John, die gevraagd is om beelden te maken van de opstart van de filmschool, vertelt over de gruwel van toen. Zijn beste vriend streed met IS, maar het contact is volledig verwaterd. Die vroegere vriendschap kan nooit meer geheeld worden. Er is te veel leed veroorzaakt. John vindt Mosul conservatief. Maar toch wil John hier niet weg. Hij geeft samen met anderen kunstlessen aan kinderen zodat ze hun trauma’s een plek kunnen geven. Zijn familie woont hier en hij hoort daarbij. Zo simpel is het. Elke familie woont hier samen. De mensen zijn stukje bij beetje opnieuw hoopvol en vol van levensmoed. Zo sterk ook. Al jaren hebben ze schrijnende verhalen, maar ze gaan ermee om. Ze hebben geen andere keuze. Voor elkaar zorgen. Daar wordt niet over nagedacht. Dat is hier de realiteit.

_Opdracht A_
Schrijf de tekst over John in Mosul woord voor woord over.
De tekst over John in Mosul en de vermeldingen hebben niets met elkaar te maken.

_Beschikbare gegevens_
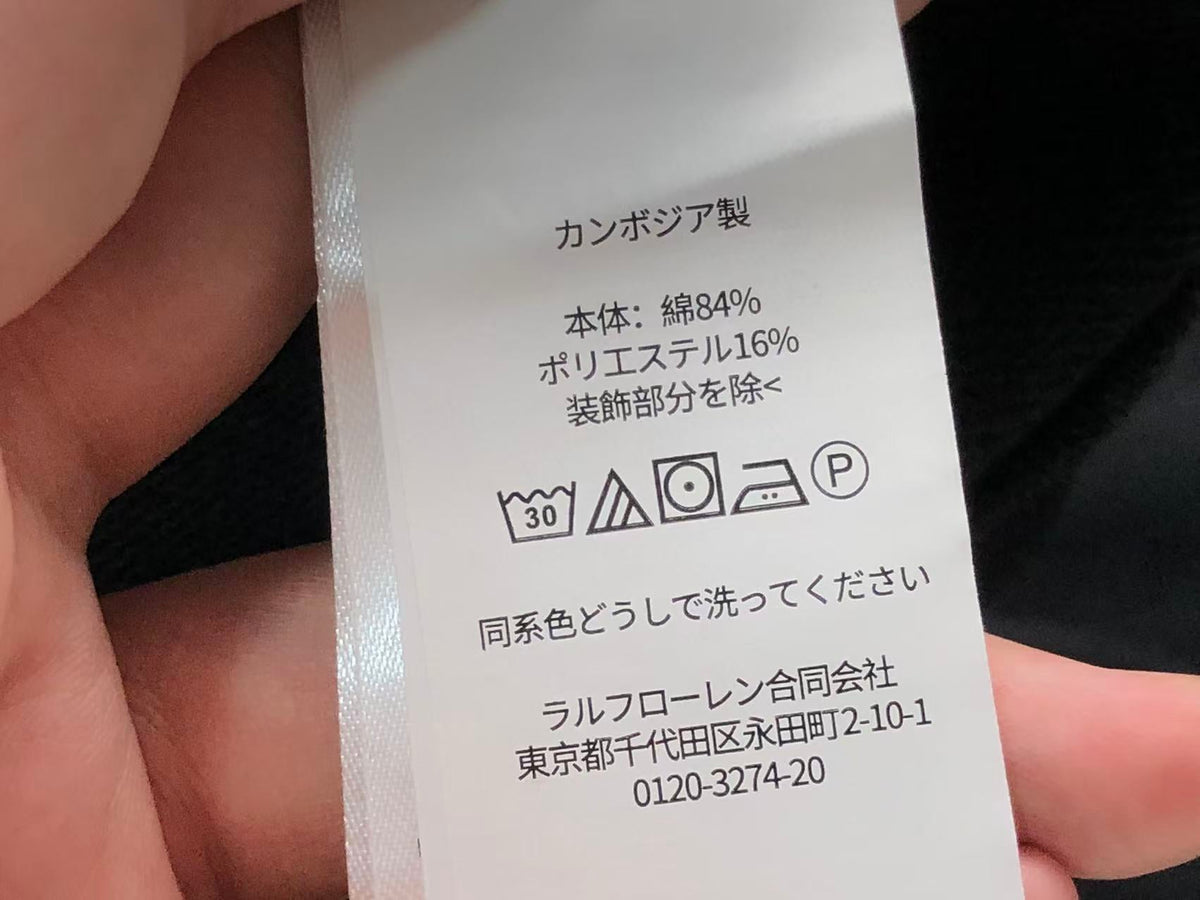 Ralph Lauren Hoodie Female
--
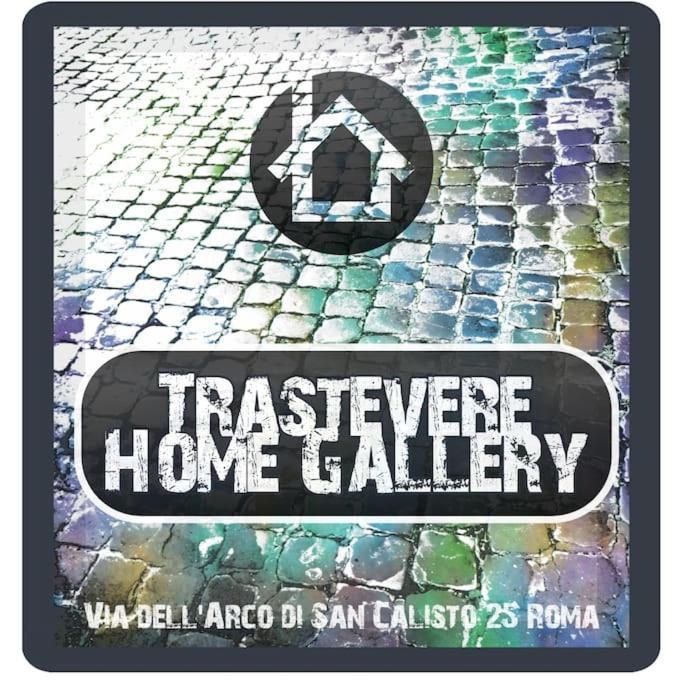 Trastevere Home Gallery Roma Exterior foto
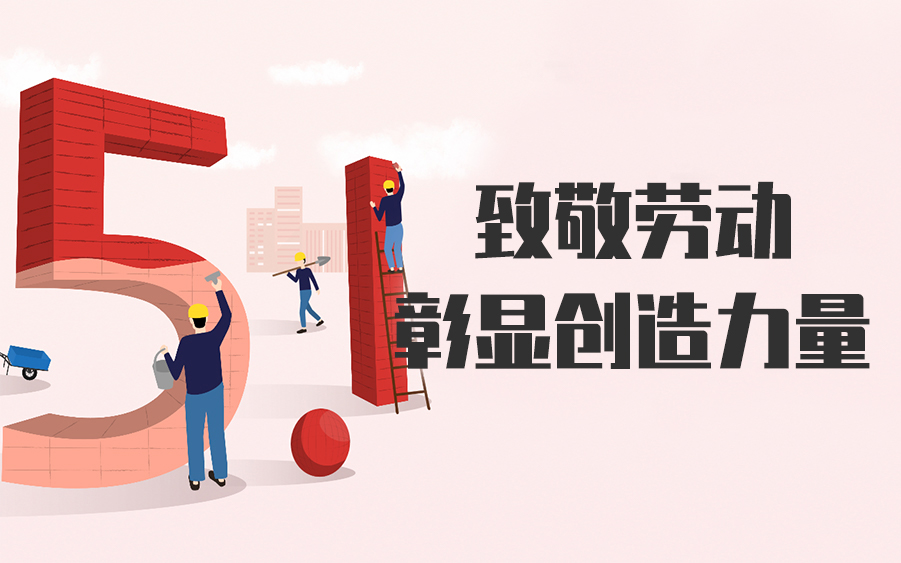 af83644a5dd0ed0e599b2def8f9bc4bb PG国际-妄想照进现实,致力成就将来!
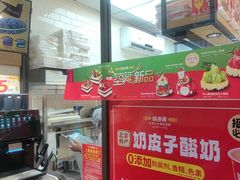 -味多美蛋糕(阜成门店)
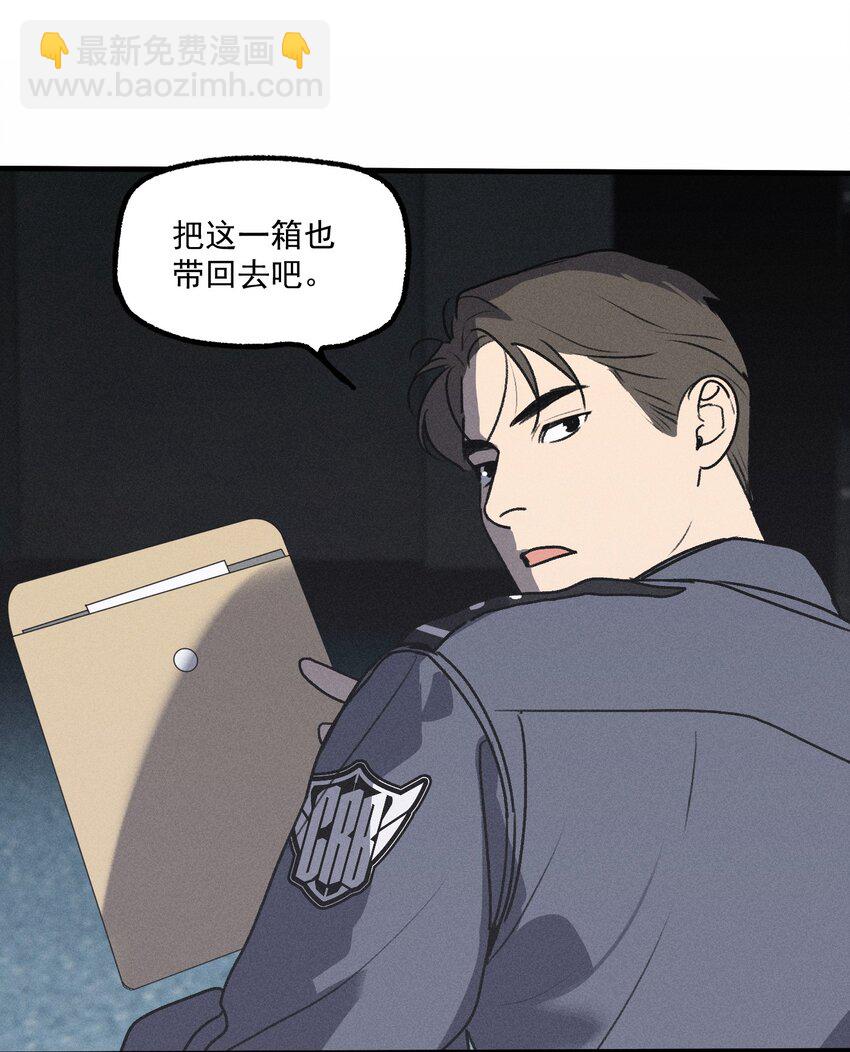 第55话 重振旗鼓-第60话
...
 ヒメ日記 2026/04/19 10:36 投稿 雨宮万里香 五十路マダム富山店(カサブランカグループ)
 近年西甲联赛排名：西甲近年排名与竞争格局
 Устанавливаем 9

_Opdracht B_
Geef uit de vermeldingen de regels vanaf de regel met "Trastevere Home Gallery Roma Exterior foto" tot en met de regel met "第55话 重振旗鼓-第60话" ongewijzigd terug. Laat de afbeeldingen daarbij weg.

_Antwoordvak A_
John, die gevraagd is om beelden te maken van de opstart van de filmschool, vertelt over de gruwel van toen. Zijn beste vriend streed met IS, maar het contact is volledig verwaterd. Die vroegere vriendschap kan nooit meer geheeld worden. Er is te veel leed veroorzaakt. John vindt Mosul conservatief. Maar toch wil John hier niet weg. Hij geeft samen met anderen kunstlessen aan kinderen zodat ze hun trauma’s een plek kunnen geven. Zijn familie woont hier en hij hoort daarbij. Zo simpel is het. Elke familie woont hier samen. De mensen zijn stukje bij beetje opnieuw hoopvol en vol van levensmoed. Zo sterk ook. Al jaren hebben ze schrijnende verhalen, maar ze gaan ermee om. Ze hebben geen andere keuze. Voor elkaar zorgen. Daar wordt niet over nagedacht. Dat is hier de realiteit.

_Antwoordvak B_
 Trastevere Home Gallery Roma Exterior foto
 af83644a5dd0ed0e599b2def8f9bc4bb PG国际-妄想照进现实,致力成就将来!
 -味多美蛋糕(阜成门店)
 第55话 重振旗鼓-第60话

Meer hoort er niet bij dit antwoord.